[Pacemaker] OCFS2 problems when connectivity lost

Wed Dec 21 18:33:57 CET 2011

2011/12/21 Ivan Savčić | Epix <ivan.savcic at epix.rs>:
> Hello,
>
>
> We are having a problem with a 3-node cluster based on Pacemaker/Corosync
> with 2 primary DRBD+OCFS2 nodes and a quorum node.
>
> Nodes run on Debian Squeeze, all packages are from the stable branch except
> for Corosync (which is from backports for udpu functionality). Each node has
> a single network card.

Strongly suggest to also use pacemaker and resource-agents from
squeeze-backports.

> When the network is up, everything works without any problems, graceful
> shutdown of resources on any node works as intended and doesn't reflect on
> the remaining cluster partition.
>
> When the network is down on one OCFS2 node, Pacemaker
> (no-quorum-policy="stop") tries to shut the resources down on that node, but
> fails to stop the OCFS2 filesystem resource stating that it is "in use".

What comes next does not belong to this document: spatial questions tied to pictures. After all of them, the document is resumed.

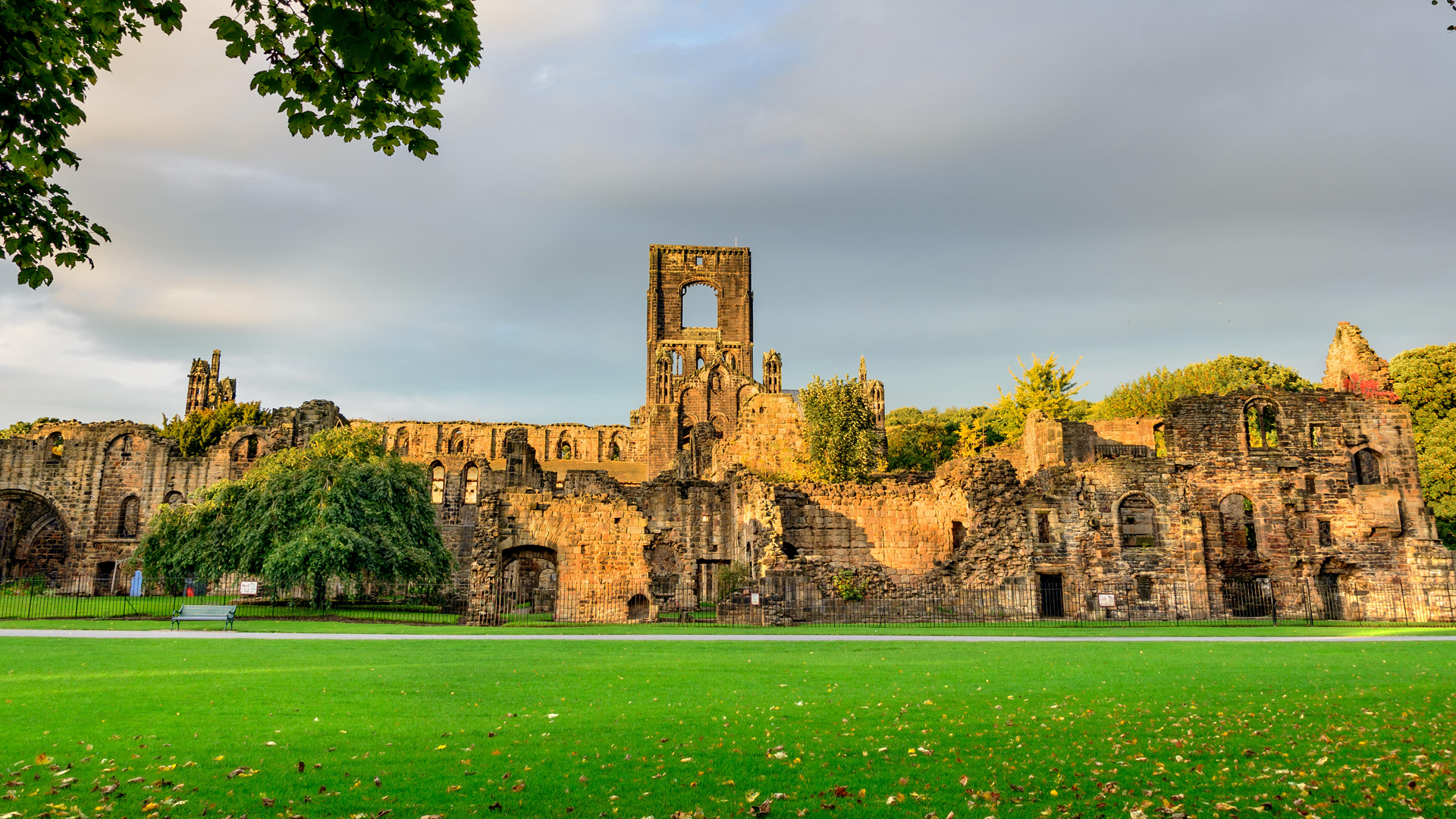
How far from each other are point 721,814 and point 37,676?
9.88m

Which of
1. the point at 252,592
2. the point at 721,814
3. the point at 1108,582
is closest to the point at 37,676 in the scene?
the point at 721,814

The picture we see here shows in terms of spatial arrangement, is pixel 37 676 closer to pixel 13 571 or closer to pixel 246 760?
pixel 246 760

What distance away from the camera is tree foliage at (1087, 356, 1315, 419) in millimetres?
55500

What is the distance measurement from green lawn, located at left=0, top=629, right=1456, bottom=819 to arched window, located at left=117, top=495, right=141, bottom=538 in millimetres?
35373

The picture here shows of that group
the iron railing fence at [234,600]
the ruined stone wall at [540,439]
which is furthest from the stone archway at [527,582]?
the ruined stone wall at [540,439]

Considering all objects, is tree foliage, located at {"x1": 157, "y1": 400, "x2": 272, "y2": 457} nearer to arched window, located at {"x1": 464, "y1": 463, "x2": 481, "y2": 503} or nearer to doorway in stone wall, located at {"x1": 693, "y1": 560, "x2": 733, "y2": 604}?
arched window, located at {"x1": 464, "y1": 463, "x2": 481, "y2": 503}

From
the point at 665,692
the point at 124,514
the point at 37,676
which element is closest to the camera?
the point at 665,692

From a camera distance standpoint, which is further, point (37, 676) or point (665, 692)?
point (37, 676)

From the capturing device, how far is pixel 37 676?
1104 centimetres

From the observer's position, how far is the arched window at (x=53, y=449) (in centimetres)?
4331

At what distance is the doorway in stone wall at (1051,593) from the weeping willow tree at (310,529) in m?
19.1

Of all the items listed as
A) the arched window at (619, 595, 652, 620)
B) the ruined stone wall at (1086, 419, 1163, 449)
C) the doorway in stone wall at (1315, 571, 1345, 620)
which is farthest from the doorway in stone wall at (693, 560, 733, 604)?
the ruined stone wall at (1086, 419, 1163, 449)

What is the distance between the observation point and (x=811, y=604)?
83.5ft

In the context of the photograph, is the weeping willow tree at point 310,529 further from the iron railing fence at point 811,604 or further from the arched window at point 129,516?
the arched window at point 129,516
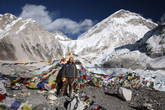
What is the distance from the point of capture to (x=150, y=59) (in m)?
25.5

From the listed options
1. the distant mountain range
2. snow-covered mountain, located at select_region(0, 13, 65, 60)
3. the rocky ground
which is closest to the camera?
the rocky ground

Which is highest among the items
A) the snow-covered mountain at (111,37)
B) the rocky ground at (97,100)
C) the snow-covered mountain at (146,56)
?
the snow-covered mountain at (111,37)

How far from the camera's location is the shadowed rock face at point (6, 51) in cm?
3335

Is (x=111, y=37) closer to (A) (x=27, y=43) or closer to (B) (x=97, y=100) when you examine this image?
(A) (x=27, y=43)

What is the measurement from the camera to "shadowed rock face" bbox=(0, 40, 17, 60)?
33347mm

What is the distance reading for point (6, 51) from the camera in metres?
34.0

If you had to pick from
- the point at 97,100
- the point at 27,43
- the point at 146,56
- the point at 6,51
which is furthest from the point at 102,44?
the point at 97,100

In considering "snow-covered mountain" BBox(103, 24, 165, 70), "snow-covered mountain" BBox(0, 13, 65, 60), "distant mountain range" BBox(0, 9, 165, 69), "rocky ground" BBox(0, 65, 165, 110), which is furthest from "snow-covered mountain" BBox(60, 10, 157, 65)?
"rocky ground" BBox(0, 65, 165, 110)

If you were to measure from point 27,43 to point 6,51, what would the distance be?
34.3 ft

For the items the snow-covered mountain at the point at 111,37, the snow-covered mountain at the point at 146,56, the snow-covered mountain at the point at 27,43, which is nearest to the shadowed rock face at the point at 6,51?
the snow-covered mountain at the point at 27,43

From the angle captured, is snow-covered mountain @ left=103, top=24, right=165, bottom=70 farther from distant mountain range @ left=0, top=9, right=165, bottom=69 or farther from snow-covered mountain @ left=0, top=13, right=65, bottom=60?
snow-covered mountain @ left=0, top=13, right=65, bottom=60

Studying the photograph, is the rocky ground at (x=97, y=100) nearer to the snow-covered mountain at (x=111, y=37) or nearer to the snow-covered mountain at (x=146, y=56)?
the snow-covered mountain at (x=146, y=56)

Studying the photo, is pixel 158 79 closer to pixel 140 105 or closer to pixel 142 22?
pixel 140 105

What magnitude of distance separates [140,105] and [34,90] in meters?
4.58
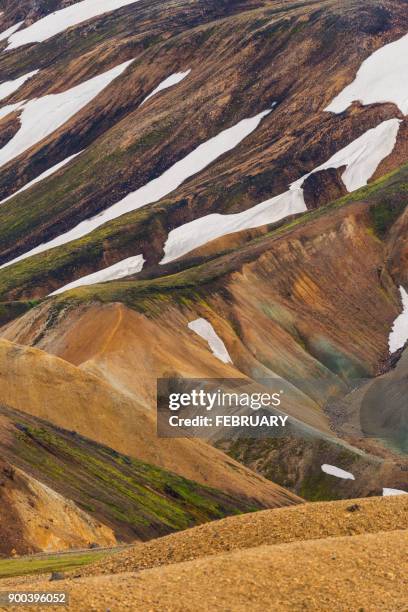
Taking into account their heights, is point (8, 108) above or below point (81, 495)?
below

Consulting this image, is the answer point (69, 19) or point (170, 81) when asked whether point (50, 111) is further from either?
point (69, 19)

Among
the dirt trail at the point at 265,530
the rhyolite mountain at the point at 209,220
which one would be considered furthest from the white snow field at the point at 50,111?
the dirt trail at the point at 265,530

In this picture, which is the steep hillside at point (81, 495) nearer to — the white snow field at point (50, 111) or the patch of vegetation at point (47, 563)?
the patch of vegetation at point (47, 563)

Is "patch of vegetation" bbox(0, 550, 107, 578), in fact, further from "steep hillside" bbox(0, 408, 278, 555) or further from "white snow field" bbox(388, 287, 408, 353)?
"white snow field" bbox(388, 287, 408, 353)

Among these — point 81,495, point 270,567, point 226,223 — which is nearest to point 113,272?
point 226,223

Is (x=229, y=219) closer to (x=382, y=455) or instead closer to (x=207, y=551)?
(x=382, y=455)

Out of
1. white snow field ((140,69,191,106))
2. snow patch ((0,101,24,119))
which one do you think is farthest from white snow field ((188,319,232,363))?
snow patch ((0,101,24,119))
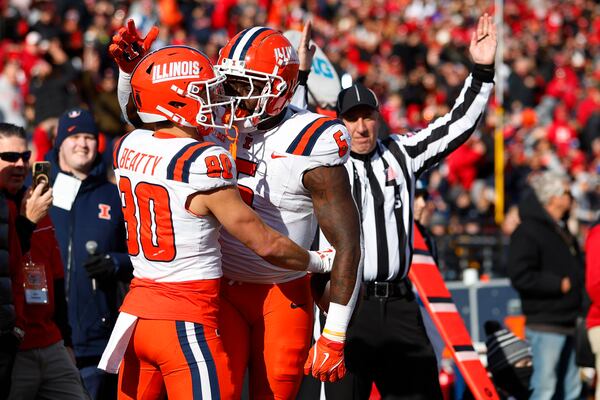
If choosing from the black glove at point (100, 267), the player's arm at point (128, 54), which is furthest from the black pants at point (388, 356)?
the player's arm at point (128, 54)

Are you sure you have fencing configured correctly? Normally the
remaining nodes should attempt to fence the misbehaving node.

> *Both* OCFS2 nodes (ie. the one with the network down and the one which is
> still up in the partition with quorum) hang with dmesg reporting that
> events, ocfs2rec and ocfs2_wq are "blocked for more than 120 seconds".

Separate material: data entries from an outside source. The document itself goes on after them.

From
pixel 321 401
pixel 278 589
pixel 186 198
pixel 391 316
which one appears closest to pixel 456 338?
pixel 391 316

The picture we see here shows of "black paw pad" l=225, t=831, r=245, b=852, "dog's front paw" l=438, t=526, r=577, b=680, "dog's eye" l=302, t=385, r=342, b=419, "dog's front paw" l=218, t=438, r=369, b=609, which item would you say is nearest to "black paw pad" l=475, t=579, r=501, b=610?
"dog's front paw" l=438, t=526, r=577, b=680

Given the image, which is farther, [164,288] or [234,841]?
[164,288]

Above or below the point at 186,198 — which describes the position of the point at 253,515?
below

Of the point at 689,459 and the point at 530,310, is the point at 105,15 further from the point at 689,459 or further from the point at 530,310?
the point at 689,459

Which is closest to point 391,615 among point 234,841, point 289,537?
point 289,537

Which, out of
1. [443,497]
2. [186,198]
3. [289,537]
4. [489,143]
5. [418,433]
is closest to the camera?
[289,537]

That, again, would be an expected side effect if your fencing
malfunctioned: I/O on the device has to freeze until those nodes that
are scheduled for fencing, are in fact fenced. If that fencing
operation never succeeds, then I/O on the remaining nodes freezes
indefinitely.

> When the network is operational, umount by hand works without any problems,
> because for the testing scenario there are no services running which are
> keeping the mountpoint busy.
>
> Configuration we used is pretty much from "ClusterStack/LucidTesting"
> document [1], with clone-max="2" added where needed because of the
> additional quorum node in comparison to that document.